[Stored items]
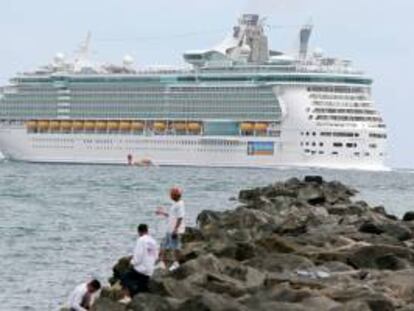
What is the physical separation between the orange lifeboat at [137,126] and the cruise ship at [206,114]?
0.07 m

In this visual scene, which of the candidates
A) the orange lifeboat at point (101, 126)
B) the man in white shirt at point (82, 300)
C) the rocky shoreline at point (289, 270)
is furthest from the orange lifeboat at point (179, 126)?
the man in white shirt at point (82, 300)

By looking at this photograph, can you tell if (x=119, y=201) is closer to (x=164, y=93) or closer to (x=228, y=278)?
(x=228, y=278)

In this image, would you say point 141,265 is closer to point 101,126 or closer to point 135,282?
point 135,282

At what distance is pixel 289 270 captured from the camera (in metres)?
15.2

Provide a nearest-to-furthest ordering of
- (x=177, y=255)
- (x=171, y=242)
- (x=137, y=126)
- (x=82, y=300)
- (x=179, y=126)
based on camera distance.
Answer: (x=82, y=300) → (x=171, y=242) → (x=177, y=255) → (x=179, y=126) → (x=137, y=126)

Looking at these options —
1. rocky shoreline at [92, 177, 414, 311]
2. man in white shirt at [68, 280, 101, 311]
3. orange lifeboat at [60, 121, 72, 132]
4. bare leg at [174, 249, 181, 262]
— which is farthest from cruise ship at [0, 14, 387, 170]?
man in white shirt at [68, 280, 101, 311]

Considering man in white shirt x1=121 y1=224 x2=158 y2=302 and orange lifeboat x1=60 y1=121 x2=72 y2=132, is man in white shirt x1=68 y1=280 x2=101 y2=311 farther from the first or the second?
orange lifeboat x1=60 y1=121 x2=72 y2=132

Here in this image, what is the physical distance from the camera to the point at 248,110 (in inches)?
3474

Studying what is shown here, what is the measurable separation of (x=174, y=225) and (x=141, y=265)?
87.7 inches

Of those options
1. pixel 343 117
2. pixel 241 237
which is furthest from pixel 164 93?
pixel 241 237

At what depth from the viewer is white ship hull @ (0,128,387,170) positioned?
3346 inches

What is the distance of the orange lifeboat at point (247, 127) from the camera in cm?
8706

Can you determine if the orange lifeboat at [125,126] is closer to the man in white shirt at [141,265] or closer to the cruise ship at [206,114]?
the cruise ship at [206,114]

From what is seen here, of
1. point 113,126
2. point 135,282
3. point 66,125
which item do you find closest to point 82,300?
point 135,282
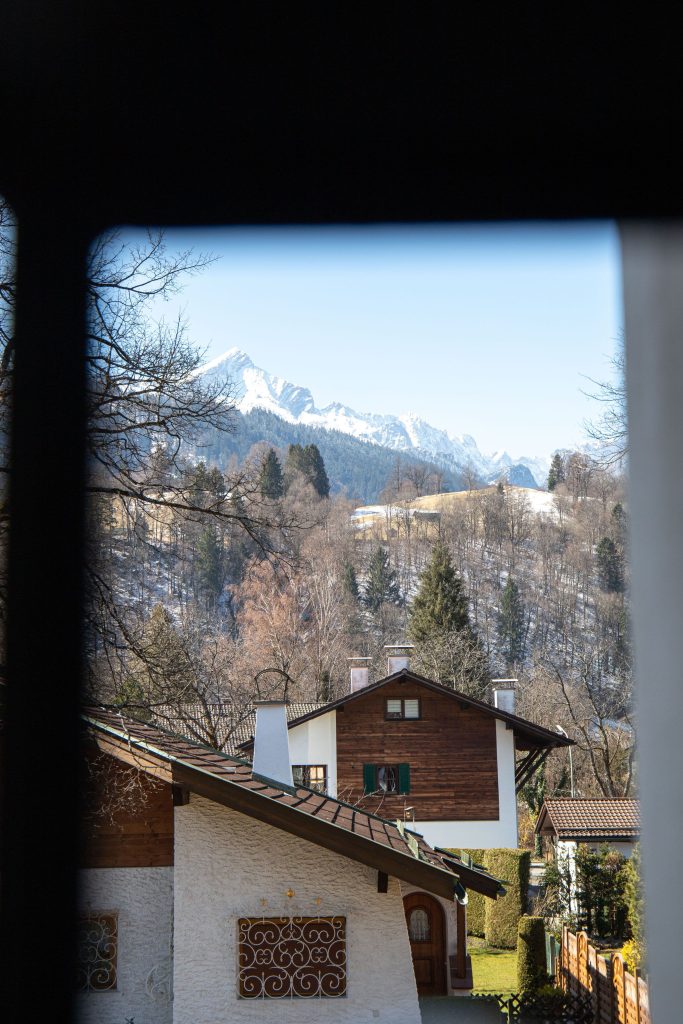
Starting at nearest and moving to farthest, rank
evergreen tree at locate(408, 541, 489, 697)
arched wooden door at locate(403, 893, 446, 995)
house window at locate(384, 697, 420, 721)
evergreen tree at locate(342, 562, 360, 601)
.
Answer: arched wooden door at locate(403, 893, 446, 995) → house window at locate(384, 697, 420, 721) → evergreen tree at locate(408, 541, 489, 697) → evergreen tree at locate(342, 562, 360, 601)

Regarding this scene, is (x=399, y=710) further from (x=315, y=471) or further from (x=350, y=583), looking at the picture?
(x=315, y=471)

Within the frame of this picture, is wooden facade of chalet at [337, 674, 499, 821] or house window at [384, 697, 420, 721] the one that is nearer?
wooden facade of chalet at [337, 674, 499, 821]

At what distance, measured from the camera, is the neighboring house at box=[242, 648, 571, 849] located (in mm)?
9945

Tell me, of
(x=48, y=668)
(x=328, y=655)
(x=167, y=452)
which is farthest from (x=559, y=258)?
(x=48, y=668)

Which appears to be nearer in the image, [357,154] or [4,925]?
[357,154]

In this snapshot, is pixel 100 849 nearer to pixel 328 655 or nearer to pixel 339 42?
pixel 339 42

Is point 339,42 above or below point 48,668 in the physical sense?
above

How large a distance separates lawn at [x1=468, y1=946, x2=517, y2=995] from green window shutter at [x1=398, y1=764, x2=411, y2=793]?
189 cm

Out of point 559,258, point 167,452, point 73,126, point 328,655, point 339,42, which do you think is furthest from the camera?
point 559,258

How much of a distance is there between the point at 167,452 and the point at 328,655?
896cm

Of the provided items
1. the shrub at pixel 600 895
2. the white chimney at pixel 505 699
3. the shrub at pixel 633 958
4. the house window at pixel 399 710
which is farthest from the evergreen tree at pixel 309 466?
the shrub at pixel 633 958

--

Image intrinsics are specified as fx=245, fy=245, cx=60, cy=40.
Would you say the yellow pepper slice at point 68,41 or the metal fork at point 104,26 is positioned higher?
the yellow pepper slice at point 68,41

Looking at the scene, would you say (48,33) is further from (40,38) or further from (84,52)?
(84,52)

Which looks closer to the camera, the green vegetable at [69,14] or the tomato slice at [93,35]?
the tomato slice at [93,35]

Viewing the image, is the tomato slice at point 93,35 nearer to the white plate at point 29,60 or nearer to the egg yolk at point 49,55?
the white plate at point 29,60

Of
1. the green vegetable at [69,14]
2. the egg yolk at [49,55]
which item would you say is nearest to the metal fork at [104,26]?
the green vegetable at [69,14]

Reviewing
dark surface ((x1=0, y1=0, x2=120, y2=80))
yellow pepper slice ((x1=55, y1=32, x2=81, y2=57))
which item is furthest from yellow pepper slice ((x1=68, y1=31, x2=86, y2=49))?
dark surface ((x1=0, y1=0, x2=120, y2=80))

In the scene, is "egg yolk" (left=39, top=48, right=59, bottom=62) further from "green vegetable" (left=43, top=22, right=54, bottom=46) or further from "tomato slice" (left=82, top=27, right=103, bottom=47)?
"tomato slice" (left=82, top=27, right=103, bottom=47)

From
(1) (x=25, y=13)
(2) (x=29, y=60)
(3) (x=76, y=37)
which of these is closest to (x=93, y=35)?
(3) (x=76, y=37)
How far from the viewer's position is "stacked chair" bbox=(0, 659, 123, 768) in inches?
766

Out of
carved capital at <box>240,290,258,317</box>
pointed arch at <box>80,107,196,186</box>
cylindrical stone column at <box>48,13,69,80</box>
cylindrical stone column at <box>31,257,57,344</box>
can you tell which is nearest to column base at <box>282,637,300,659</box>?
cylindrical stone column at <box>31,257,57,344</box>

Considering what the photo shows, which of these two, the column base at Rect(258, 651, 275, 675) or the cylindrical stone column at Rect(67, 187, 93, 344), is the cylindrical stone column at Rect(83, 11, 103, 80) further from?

#### Objective:
Report how many lines of the listing above contain the word "arched", counting case as significant. Give only the number.

#### Full answer:
2